* **PROBLEM**: Revise the lines from the first one through the line containing "Answer: 3941", replacing "billboard" with "hoarding" and changing nothing else. Leave the picture out of your answer.
───── ENTRIES PROVIDED ─────
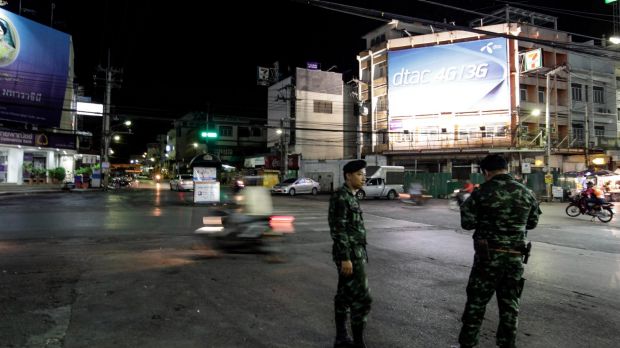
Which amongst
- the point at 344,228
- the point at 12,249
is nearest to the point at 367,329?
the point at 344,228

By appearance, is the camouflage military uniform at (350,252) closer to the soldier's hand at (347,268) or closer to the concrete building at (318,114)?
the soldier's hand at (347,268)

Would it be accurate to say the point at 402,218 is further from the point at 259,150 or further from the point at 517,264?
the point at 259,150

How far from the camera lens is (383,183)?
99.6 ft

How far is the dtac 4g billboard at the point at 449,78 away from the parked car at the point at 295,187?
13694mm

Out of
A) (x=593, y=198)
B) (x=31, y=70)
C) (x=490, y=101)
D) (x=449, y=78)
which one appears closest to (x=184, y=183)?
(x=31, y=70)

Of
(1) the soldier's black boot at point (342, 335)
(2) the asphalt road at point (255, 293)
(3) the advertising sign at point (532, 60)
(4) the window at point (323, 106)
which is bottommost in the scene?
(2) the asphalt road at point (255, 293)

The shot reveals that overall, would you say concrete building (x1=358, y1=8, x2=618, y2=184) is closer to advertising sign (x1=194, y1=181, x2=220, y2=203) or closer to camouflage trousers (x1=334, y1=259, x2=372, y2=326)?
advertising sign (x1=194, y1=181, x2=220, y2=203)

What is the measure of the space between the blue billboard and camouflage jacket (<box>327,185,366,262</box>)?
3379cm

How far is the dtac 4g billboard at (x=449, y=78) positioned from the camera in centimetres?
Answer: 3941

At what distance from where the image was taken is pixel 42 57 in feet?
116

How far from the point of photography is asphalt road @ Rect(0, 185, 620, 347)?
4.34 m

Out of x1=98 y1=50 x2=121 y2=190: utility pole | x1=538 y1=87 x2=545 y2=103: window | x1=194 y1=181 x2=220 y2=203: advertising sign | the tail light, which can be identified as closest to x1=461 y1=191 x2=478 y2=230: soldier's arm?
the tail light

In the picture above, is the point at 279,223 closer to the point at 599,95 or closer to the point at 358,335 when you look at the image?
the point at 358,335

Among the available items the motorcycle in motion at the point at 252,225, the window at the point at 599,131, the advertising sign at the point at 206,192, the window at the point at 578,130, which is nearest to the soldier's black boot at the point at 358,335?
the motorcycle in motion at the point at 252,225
─────
* **TASK SOLUTION**:
Which amongst
- the point at 344,228
- the point at 12,249
is nearest to the point at 367,329?
the point at 344,228

By appearance, is the camouflage military uniform at (350,252) closer to the soldier's hand at (347,268) or closer to the concrete building at (318,114)?
the soldier's hand at (347,268)

Would it be accurate to say the point at 402,218 is further from the point at 259,150 or further from the point at 517,264?
the point at 259,150

How far from the camera lens is (383,183)?
99.6 ft

How far is the dtac 4g hoarding at the point at 449,78 away from the parked car at the point at 295,187?
13694mm

Out of
A) (x=593, y=198)
B) (x=31, y=70)
C) (x=490, y=101)
D) (x=449, y=78)
which one appears closest to (x=184, y=183)?
(x=31, y=70)

Of
(1) the soldier's black boot at point (342, 335)
(2) the asphalt road at point (255, 293)
(3) the advertising sign at point (532, 60)
(4) the window at point (323, 106)
which is bottommost in the scene?
(2) the asphalt road at point (255, 293)

The shot reveals that overall, would you say concrete building (x1=358, y1=8, x2=618, y2=184) is closer to advertising sign (x1=194, y1=181, x2=220, y2=203) or closer to camouflage trousers (x1=334, y1=259, x2=372, y2=326)?
advertising sign (x1=194, y1=181, x2=220, y2=203)

What is the measure of the space between the blue hoarding and camouflage jacket (<box>327,185,366,262</box>)?
3379cm

How far is the dtac 4g hoarding at (x=449, y=78) positioned from the camera in centimetres?
Answer: 3941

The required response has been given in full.